> **Raw records**:
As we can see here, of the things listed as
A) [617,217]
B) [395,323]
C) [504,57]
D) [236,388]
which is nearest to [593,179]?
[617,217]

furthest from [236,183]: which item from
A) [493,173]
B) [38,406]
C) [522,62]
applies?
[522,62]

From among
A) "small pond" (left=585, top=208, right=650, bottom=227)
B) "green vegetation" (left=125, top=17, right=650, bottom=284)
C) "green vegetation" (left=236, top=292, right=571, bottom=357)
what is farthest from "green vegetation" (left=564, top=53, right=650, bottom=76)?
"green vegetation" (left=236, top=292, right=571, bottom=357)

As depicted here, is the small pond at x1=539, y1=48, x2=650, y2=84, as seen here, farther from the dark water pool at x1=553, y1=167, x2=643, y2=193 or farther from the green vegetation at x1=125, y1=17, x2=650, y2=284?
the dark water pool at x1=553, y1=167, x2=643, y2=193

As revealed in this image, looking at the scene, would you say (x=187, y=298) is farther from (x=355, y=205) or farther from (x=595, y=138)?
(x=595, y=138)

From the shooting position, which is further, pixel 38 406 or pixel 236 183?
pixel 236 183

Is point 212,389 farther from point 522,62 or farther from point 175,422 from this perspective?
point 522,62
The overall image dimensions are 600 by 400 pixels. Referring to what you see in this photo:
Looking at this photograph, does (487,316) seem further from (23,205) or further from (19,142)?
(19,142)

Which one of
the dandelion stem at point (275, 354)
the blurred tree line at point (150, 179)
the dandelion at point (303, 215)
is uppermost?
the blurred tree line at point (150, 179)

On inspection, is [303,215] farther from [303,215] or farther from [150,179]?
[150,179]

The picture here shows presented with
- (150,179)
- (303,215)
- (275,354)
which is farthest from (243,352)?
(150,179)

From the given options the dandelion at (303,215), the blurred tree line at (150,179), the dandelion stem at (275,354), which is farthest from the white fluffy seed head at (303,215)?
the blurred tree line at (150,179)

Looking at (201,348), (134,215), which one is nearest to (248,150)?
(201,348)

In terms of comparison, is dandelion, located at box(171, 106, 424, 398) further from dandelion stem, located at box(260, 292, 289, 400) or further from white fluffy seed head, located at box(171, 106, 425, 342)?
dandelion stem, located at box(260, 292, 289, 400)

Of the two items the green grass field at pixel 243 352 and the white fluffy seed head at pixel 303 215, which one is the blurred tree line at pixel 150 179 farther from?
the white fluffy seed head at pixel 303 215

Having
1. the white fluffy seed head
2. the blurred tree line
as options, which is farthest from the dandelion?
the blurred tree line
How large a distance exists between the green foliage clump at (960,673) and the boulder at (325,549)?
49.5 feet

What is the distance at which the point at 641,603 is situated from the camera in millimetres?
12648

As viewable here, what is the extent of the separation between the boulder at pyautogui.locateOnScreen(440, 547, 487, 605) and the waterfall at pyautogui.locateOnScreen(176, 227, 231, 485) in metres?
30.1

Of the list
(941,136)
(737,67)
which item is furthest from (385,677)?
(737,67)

> **WHAT IS ASKED**:
Starting at the line containing "As viewable here, what" and continuing through the end of the items, reproduce those lines with "waterfall" swapped for "cascade", leaving all else unchanged.

> **SOLUTION**:
As viewable here, what is the extent of the separation between the boulder at pyautogui.locateOnScreen(440, 547, 487, 605) and the cascade at pyautogui.locateOnScreen(176, 227, 231, 485) in metres?
30.1

Of the list
(941,136)
(737,67)
which item is furthest from (385,677)?
(737,67)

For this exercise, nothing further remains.